(begin)

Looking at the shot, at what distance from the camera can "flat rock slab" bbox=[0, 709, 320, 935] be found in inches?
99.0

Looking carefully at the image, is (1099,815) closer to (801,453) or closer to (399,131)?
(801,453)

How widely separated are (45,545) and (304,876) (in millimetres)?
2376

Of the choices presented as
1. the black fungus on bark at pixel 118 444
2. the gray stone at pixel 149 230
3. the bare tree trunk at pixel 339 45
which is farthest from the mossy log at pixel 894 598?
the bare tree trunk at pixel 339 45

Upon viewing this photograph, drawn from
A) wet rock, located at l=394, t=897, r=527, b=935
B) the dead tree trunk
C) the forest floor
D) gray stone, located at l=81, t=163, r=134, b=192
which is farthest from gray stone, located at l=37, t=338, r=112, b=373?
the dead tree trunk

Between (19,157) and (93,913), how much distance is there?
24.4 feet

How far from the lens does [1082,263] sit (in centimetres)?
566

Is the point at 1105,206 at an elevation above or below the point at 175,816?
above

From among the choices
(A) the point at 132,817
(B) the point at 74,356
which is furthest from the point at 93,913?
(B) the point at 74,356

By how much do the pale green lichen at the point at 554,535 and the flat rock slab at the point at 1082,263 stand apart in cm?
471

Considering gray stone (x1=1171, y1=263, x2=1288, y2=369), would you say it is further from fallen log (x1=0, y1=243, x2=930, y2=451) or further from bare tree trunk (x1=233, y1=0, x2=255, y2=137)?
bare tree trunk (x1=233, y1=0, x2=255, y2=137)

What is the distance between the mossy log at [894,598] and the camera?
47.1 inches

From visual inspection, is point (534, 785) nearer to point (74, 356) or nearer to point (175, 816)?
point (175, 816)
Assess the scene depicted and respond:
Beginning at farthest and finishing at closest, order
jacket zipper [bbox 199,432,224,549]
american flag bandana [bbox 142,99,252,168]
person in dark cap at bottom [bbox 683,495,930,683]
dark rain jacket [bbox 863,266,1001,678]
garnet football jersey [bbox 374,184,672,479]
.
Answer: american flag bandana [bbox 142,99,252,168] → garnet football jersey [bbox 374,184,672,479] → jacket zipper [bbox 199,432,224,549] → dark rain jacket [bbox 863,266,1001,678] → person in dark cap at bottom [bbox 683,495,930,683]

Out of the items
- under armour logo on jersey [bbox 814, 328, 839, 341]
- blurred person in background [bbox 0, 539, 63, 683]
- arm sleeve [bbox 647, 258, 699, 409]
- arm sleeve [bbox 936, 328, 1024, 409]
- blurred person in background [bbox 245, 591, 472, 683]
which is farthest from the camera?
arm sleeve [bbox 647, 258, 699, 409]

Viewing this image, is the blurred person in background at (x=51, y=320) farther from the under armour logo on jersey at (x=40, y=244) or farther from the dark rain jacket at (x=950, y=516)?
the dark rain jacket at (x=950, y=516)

(end)

### YOUR OBJECTIVE
Give back exactly the lines that run from the line with "Assess the scene" through the close of the material, counting both ends, and nothing more.

### FINISHED EXERCISE
Assess the scene depicted and respond:
Beginning at farthest and finishing at closest, order
jacket zipper [bbox 199,432,224,549]
american flag bandana [bbox 142,99,252,168]
person in dark cap at bottom [bbox 683,495,930,683]
dark rain jacket [bbox 863,266,1001,678]
garnet football jersey [bbox 374,184,672,479]
.
Answer: american flag bandana [bbox 142,99,252,168] → garnet football jersey [bbox 374,184,672,479] → jacket zipper [bbox 199,432,224,549] → dark rain jacket [bbox 863,266,1001,678] → person in dark cap at bottom [bbox 683,495,930,683]

Out of the items
- under armour logo on jersey [bbox 814, 328, 839, 341]
- blurred person in background [bbox 0, 539, 63, 683]
- arm sleeve [bbox 647, 258, 699, 409]
- arm sleeve [bbox 936, 328, 1024, 409]
- blurred person in background [bbox 245, 591, 472, 683]
which is farthest from the camera?
arm sleeve [bbox 647, 258, 699, 409]

Viewing this image, is the blurred person in background at (x=51, y=320) farther from the under armour logo on jersey at (x=40, y=244) or farther from the dark rain jacket at (x=950, y=516)?
the dark rain jacket at (x=950, y=516)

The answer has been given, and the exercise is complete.